Python - dictionary suggestion

If you are not allowed to import anything, then the excellent reduce operation along with slicing and zip (all these are Python built-in modules that do not require import) can be a very compact way:

EDIT After he pointed out to me that I misunderstood the problem, fixed it by changing the zip() statement.

 # the string - split it immediately into a list of words # (some words deleted to make it smaller) words = "dimension implies direction implies the more and the less".split() # There is a **lot** going on in this line of code, explanation below. result = reduce(lambda acc, kv: acc.setdefault(kv[0], []).append(kv[1]) or acc, zip(words[1:], words[:-1]), {}) # this was the previous - incorrect - zip() # zip(words[1::2], words[0::2]), {}) 

And the output of the result (also edited )

 print result {'and': ['more'], 'direction': ['implies'], 'implies': ['dimension', 'direction', 'measurement'], 'less': ['the'], 'measurement':['implies'], 'the': ['implies', 'and'], 'more': ['the']} 

For completeness, the old, erroneous result:

 print result {'the': ['and'], 'implies': ['dimension', 'direction', 'measurement'], 'more': ['the']} 

Little explanation

After dividing the string into a list of words, we can index individual words as words[i] .

edited . In the statement of the problem, the keys of the resulting dict are the words following the word, and this value is the first word. Therefore, we must convert the list of words into a list of combinations of each word with the next word. Thus, the key list will be a list of [words [1], words [2], words [3], ....] and values that go with them: [words [0], words [1], words [2 ], ..., the words [n-1]].

Using Python slicing : keys = words[1:] and values = words[:-1]

Now we need to create a dict these keys and values, aggregating the values ​​in list , if the same key happens several times.

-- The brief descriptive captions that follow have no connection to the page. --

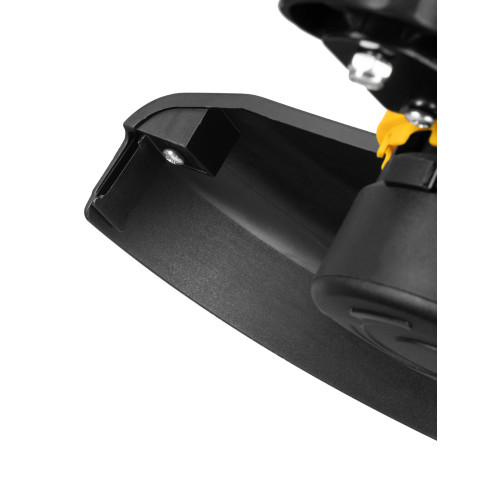 Триммер аккумуляторный Denzel GT-230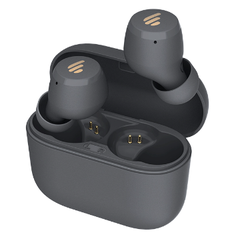 Tai nghe bluetooth Edifier X3 Lite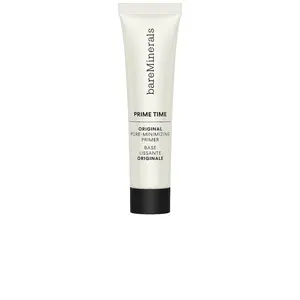 bareMinerals Mini Prime Time Original Pore-Minimizing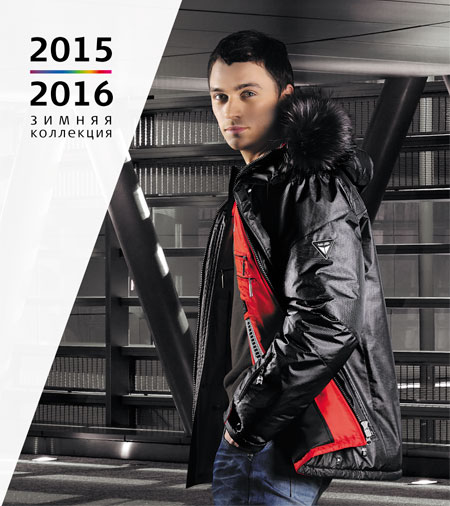 ����� ��������� ������ � ���m��-��������m.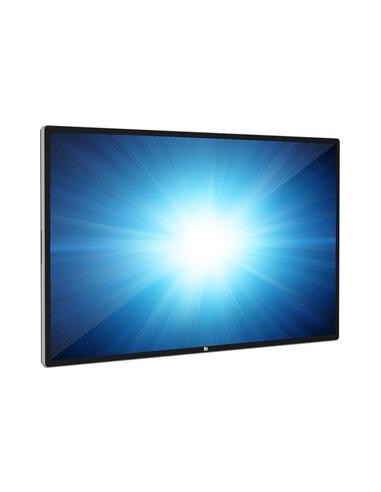 Elo Touch Systems Lcd Pantalla... Elo Touch Systems Lcd Pantalla...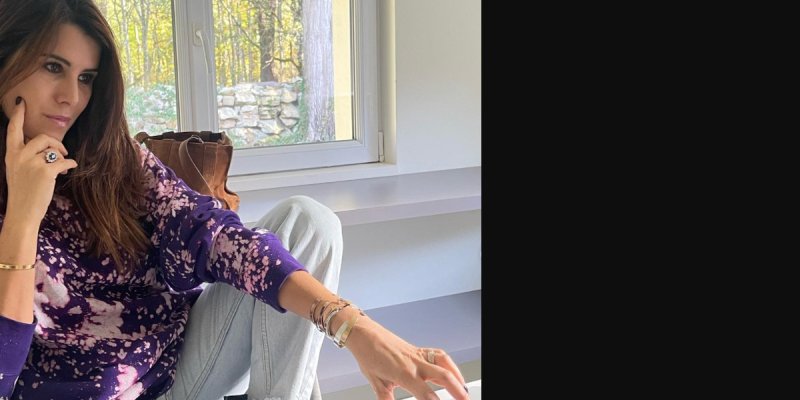 Karine Ferri déçue par France 2 : Julia Vignali lui vole la vedette, un affront difficile à encaisser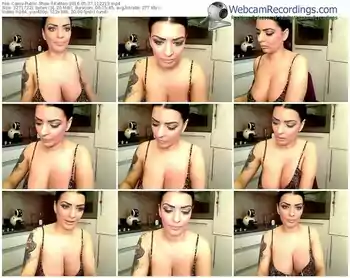 cams-katten-webcam-show-05_27_2016-11_22_13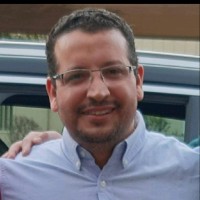 Abd-elfattah Yusuf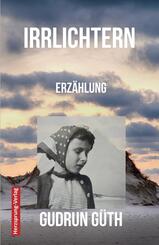 Irrlichtern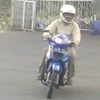 aldo_real4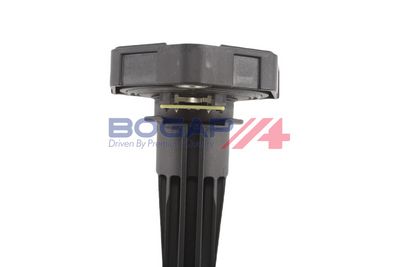 SENZOR NIVEL ULEI MOTOR BOGAP A6124101 4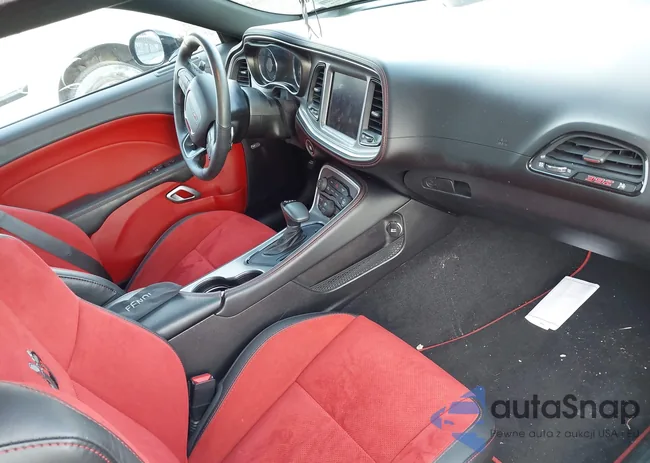 2C3CDZFJ4NH164459: 41895258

A dict has a .setdefault(key, value) method that initializes the value of key to value if key not in the dict , otherwise it returns the value as it currently is. By default, initializing all values ​​to empty list ( [] ), we can blindly call .append(...) on it. What this part of the code does:

 acc.setdefault(key, []).append( value ) 

Then there is reduce . The decrease operation reduces (...) the list of values ​​into one. In this case, we will shorten the list of (key, value) tuples in the dict , where we copied all the values ​​into their corresponding key.

reduce accepts a callback reduction function and an initial element. The starting element here is an empty dict {} - we will fill this out when we go.

The callback reduction function is called several times with two arguments, a battery and the next element to add to the accumulation. The function should return a new battery.

In this code, the recovery step basically consists in adding the item value to the list of values ​​for the item key. (See above - what .setdefault().append() does).

We only need to get a list of tuples (key, value) that we need to process. This is where the built-in zip appears. zip takes two lists and returns a list of tuples of the corresponding elements.

In this way:

 zip(words[1:], words[:-1]) 

prints exactly what we want: a list of all tuples (key, value) .

Finally, since the decrease function should bring back a new battery, we have to play the trick. list.append(...) returns None , although the actual dict has been changed. Therefore, we cannot return this value as the next battery. So, after that we add the construction or acc .

Since the left side of a logical or always evaluated as None , which is logically False in Python, the right side is always "evaluated" - in this case, the (modified) dict itself. Thus, a pure or result is evaluated by the modified dict itself, which is exactly what we need to return.